----- Records to use

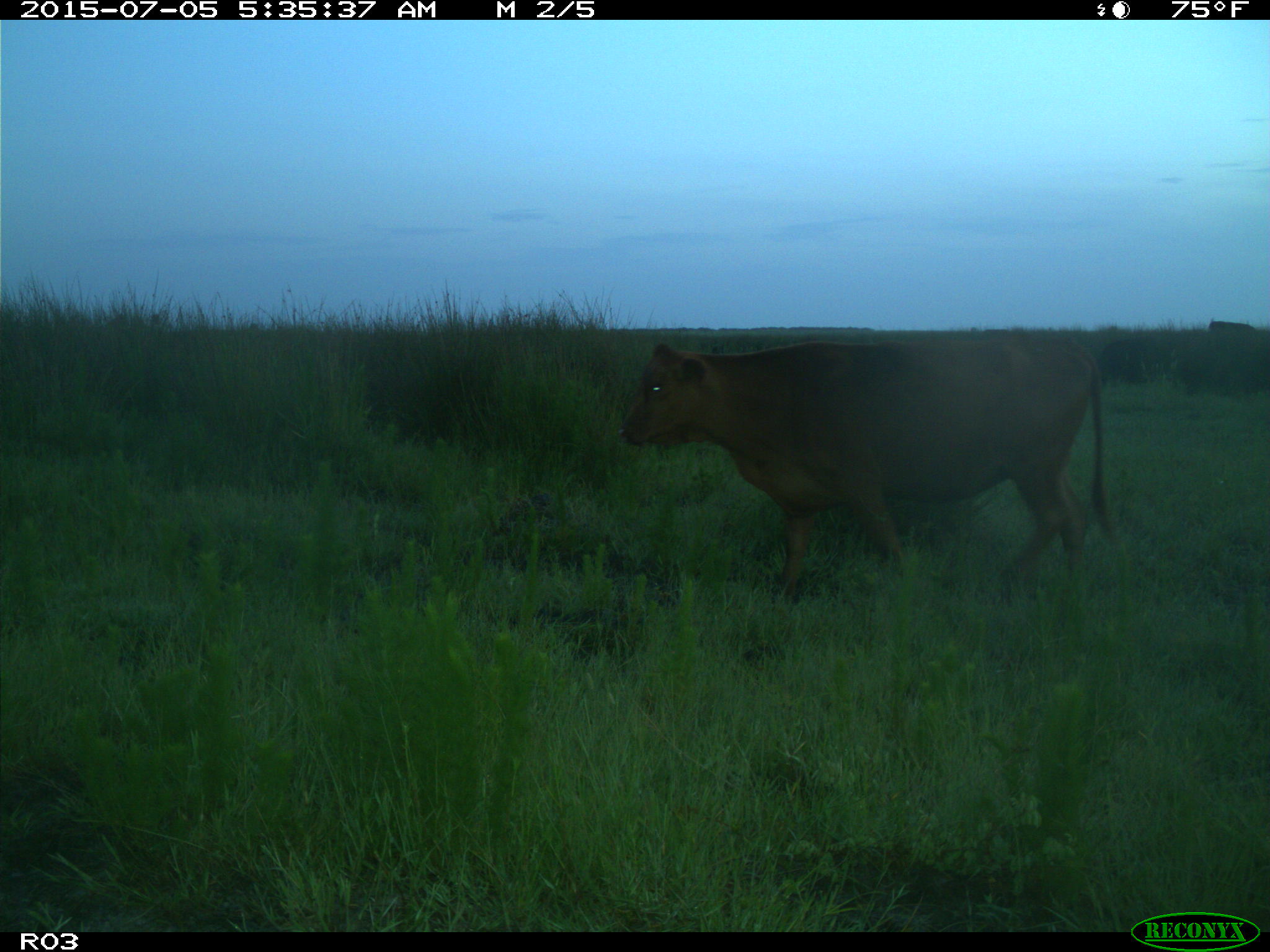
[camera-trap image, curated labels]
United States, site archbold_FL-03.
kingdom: Animalia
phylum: Chordata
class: Mammalia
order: Artiodactyla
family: Bovidae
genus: Bos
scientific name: Bos taurus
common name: domestic cow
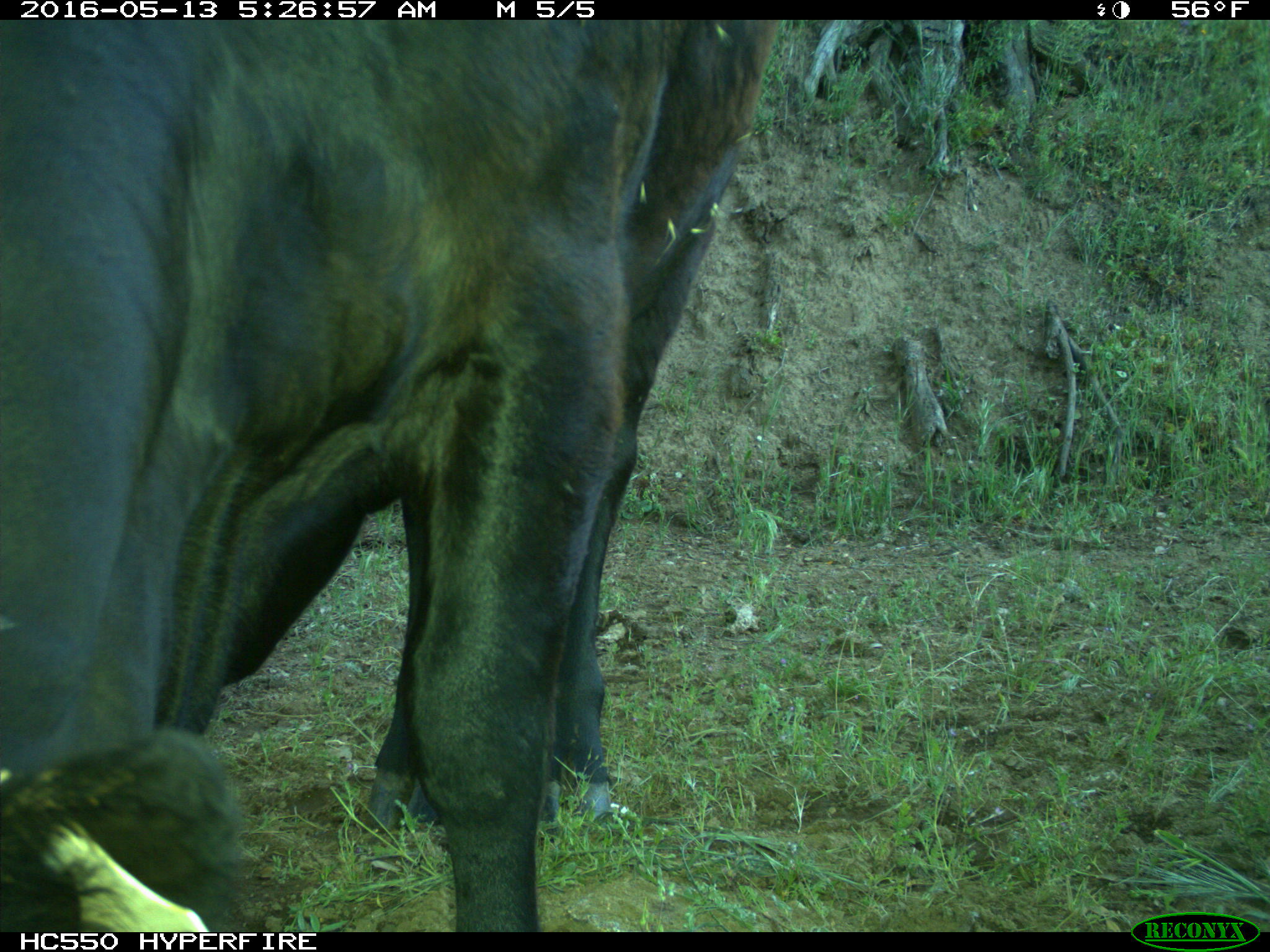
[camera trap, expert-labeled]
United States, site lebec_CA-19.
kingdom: Animalia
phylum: Chordata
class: Mammalia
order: Artiodactyla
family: Bovidae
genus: Bos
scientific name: Bos taurus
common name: domestic cow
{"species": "Bos taurus (domestic cow)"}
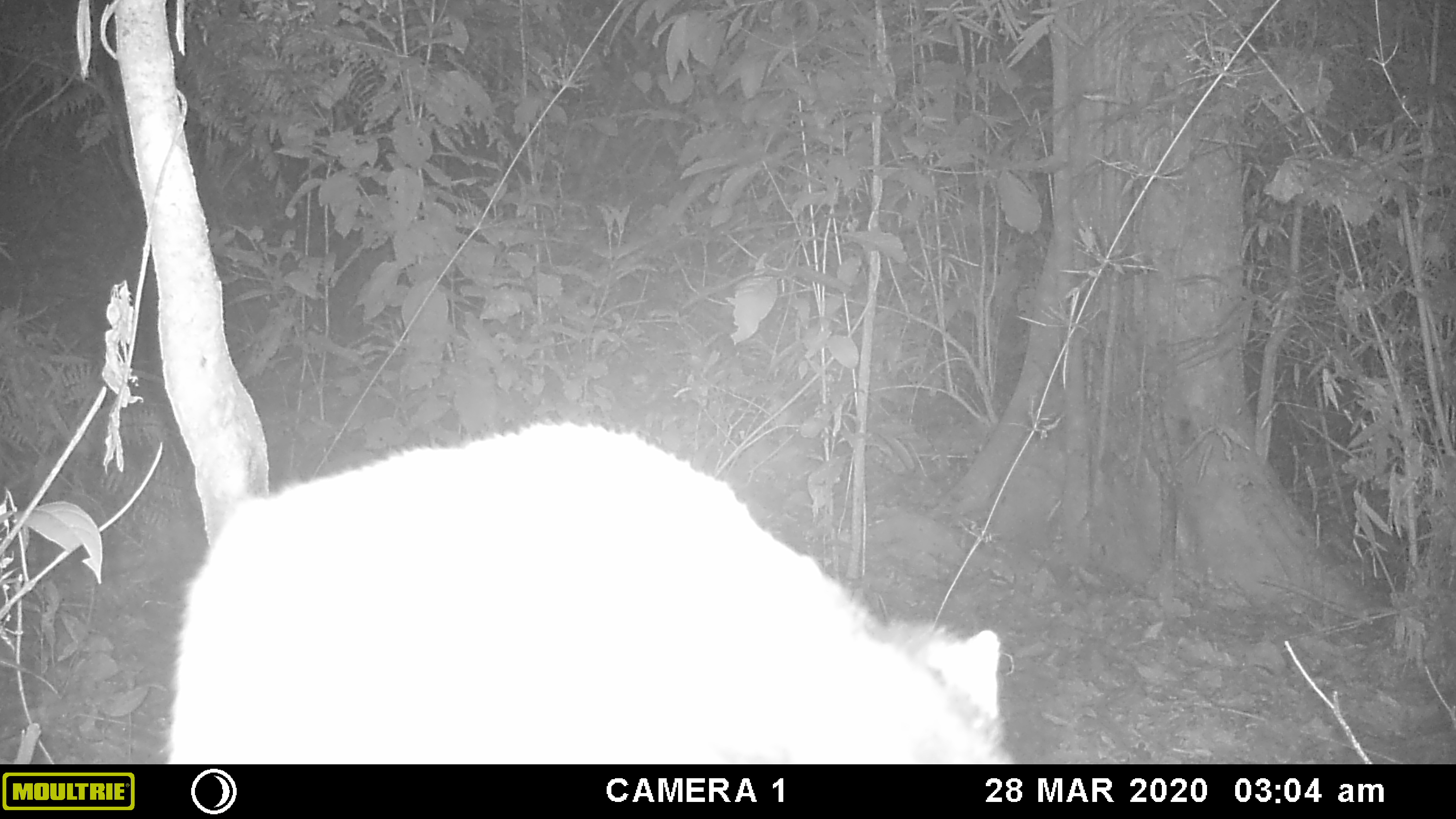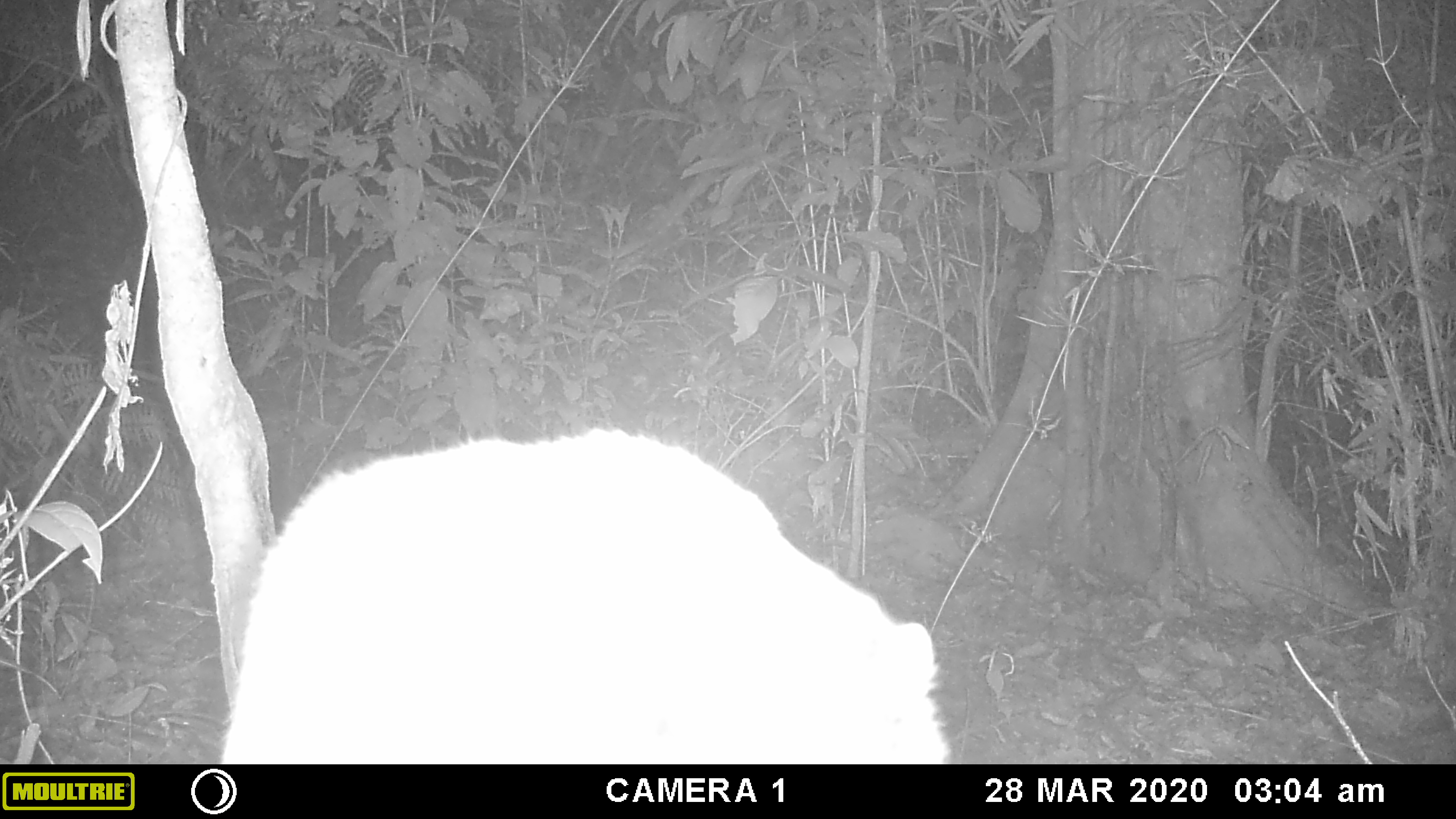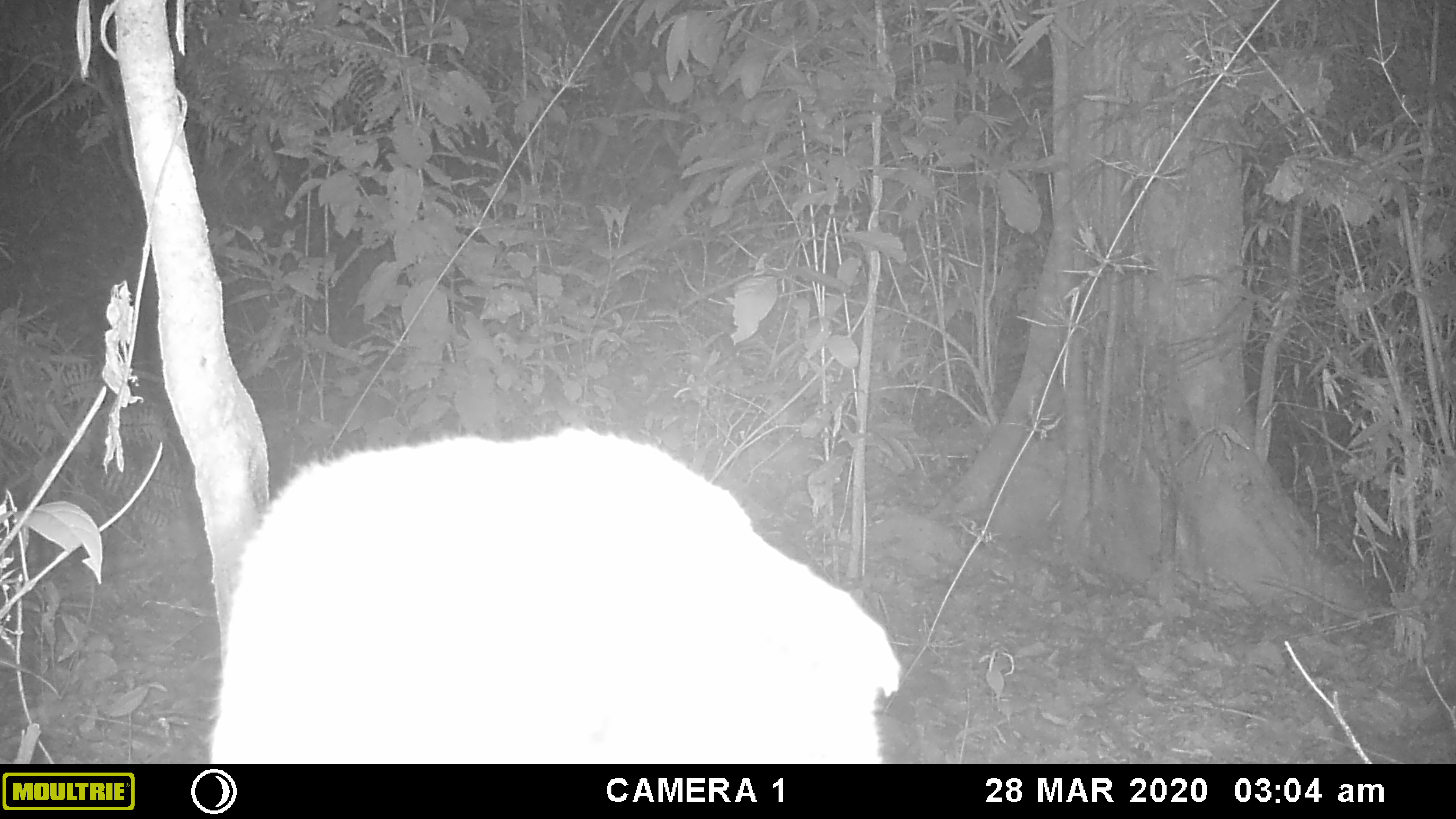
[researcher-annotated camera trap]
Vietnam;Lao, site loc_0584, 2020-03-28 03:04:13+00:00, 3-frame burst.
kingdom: Animalia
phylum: Chordata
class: Mammalia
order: Carnivora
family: Viverridae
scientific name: Paradoxurinae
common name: palm civet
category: unidentified palm civet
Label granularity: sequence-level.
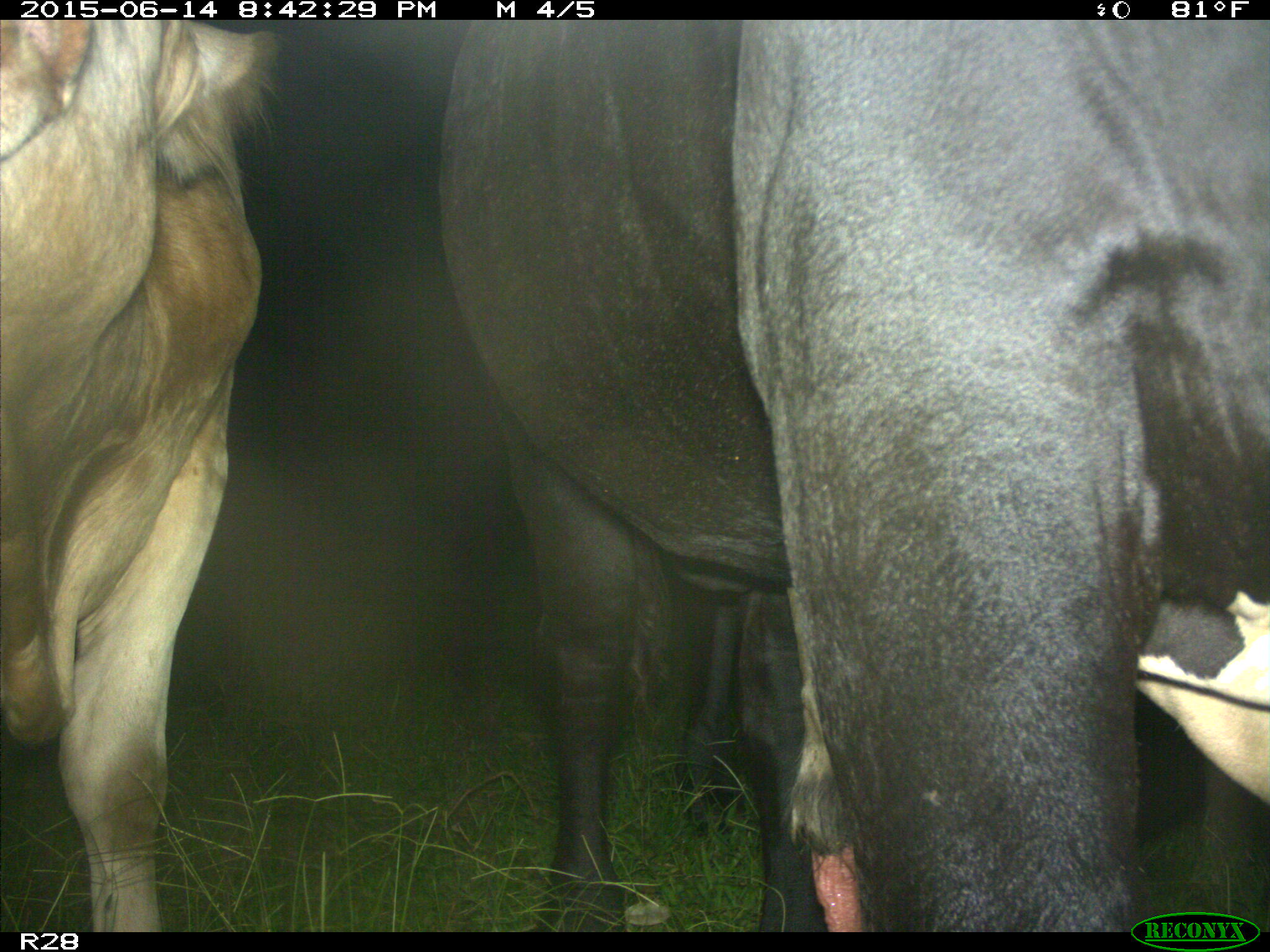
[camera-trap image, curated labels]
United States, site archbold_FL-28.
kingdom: Animalia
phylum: Chordata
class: Mammalia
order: Artiodactyla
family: Bovidae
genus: Bos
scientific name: Bos taurus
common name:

----------

**Try it**.
Reproduce each line of the records exactly, omitting any picture.

**Answer box**.
[camera-trap image, curated labels]
United States, site archbold_FL-03.
kingdom: Animalia
phylum: Chordata
class: Mammalia
order: Artiodactyla
family: Bovidae
genus: Bos
scientific name: Bos taurus
common name: domestic cow
[camera trap, expert-labeled]
United States, site lebec_CA-19.
kingdom: Animalia
phylum: Chordata
class: Mammalia
order: Artiodactyla
family: Bovidae
genus: Bos
scientific name: Bos taurus
common name: domestic cow
{"species": "Bos taurus (domestic cow)"}
[researcher-annotated camera trap]
Vietnam;Lao, site loc_0584, 2020-03-28 03:04:13+00:00, 3-frame burst.
kingdom: Animalia
phylum: Chordata
class: Mammalia
order: Carnivora
family: Viverridae
scientific name: Paradoxurinae
common name: palm civet
category: unidentified palm civet
Label granularity: sequence-level.
[camera-trap image, curated labels]
United States, site archbold_FL-28.
kingdom: Animalia
phylum: Chordata
class: Mammalia
order: Artiodactyla
family: Bovidae
genus: Bos
scientific name: Bos taurus
common name:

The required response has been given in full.